### Task details
Pick out each line of the items below that contains the word "throat", and copy those lines.

### Dataset extract
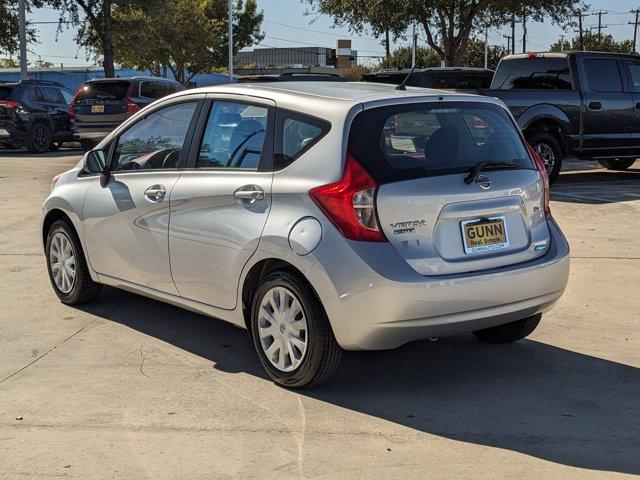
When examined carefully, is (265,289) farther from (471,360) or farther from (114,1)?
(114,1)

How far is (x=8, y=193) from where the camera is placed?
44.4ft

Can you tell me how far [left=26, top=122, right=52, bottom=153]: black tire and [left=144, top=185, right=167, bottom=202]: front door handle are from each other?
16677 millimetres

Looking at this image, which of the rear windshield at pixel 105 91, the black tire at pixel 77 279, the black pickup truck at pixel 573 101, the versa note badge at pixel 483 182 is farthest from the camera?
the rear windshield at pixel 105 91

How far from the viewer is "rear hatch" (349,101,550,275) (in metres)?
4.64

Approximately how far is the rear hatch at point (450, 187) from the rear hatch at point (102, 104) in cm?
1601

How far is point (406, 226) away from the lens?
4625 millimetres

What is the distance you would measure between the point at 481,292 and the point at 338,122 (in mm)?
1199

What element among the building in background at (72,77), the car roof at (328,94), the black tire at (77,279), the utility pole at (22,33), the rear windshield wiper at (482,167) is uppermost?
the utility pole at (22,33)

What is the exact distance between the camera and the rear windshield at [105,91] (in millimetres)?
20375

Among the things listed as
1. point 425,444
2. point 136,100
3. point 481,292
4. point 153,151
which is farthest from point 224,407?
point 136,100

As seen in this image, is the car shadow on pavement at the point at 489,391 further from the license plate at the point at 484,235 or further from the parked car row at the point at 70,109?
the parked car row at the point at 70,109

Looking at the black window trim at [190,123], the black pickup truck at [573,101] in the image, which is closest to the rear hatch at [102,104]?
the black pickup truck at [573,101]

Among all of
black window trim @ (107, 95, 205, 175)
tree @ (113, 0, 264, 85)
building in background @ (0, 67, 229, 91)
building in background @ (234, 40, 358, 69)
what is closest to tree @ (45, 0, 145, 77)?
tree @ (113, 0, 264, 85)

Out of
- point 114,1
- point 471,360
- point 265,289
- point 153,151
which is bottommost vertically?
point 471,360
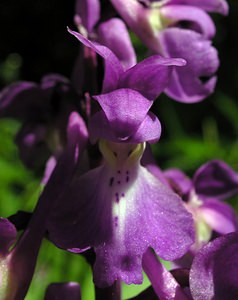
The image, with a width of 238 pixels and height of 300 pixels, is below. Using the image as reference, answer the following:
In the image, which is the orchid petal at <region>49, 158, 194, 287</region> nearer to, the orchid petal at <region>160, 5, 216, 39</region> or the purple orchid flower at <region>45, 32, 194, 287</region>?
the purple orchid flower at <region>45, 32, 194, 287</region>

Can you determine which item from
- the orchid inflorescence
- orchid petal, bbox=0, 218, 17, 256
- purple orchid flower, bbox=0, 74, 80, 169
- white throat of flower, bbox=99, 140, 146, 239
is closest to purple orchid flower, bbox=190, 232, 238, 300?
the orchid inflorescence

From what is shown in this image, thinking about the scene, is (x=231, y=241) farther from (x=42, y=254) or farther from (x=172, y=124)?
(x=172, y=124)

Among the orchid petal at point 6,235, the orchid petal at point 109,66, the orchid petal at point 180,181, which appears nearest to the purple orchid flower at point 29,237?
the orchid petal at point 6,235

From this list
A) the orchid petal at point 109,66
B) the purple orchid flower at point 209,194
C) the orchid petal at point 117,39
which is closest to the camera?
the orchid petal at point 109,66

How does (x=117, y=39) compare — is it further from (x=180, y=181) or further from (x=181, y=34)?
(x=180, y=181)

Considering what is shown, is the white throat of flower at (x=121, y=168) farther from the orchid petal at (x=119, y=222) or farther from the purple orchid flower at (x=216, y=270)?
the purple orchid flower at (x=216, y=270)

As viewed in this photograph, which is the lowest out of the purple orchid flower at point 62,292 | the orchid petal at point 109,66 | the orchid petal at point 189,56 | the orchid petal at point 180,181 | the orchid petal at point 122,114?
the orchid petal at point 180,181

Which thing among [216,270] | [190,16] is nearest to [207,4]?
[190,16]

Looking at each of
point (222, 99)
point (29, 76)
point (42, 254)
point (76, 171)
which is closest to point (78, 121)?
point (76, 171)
* * *
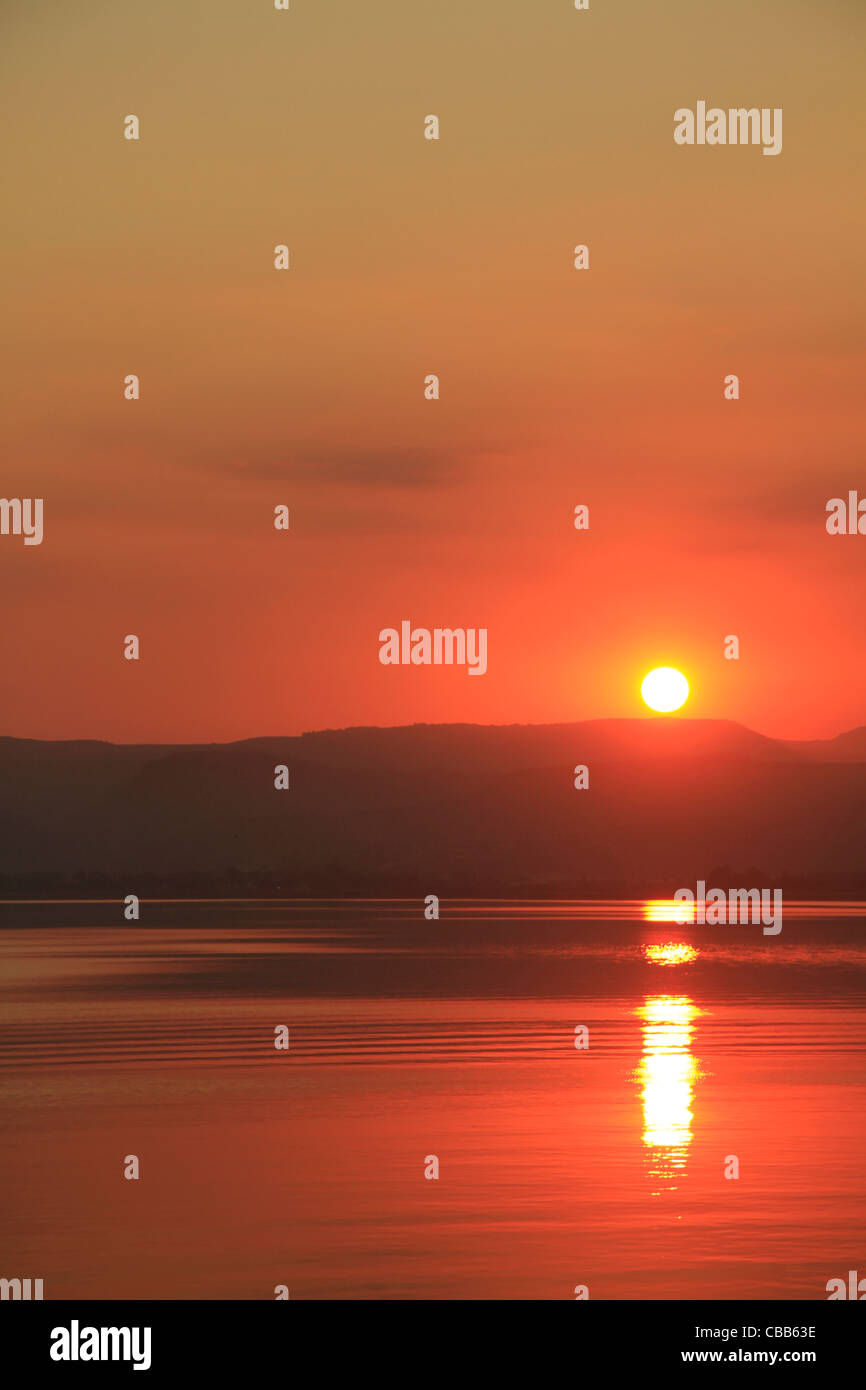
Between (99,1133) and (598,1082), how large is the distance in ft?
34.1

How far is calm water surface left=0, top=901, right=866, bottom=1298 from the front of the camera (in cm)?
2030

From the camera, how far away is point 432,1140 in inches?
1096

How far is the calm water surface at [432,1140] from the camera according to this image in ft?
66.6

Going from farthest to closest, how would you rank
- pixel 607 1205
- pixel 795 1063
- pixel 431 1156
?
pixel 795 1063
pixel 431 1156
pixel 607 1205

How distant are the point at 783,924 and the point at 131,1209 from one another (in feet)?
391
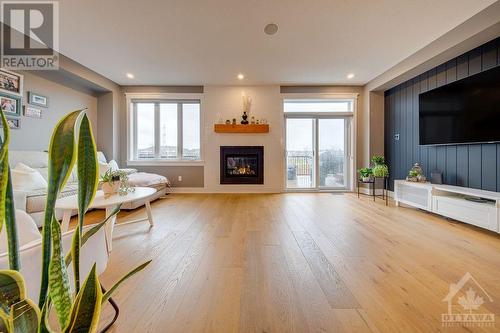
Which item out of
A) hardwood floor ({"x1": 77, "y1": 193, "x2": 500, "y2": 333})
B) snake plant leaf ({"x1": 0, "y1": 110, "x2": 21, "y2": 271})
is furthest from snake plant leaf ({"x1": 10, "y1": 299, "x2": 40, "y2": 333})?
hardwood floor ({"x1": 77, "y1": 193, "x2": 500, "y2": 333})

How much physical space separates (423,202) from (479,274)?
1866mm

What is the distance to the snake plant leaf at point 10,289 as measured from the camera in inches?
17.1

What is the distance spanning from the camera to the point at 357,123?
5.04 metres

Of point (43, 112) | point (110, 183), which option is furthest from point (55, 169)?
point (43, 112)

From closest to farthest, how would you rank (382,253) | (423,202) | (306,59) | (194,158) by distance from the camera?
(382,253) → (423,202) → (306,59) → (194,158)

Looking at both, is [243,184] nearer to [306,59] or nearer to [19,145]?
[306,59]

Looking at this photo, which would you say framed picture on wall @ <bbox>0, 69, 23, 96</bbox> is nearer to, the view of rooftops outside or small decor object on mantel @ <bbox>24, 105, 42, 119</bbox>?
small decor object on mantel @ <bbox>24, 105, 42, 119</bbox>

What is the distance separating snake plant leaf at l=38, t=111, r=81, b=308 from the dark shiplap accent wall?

### Right answer
- white throat of flower, bbox=99, 140, 146, 239
Considering what is shown, is the white throat of flower at (x=121, y=168) farther from the orchid petal at (x=119, y=222) or farther from the purple orchid flower at (x=216, y=270)?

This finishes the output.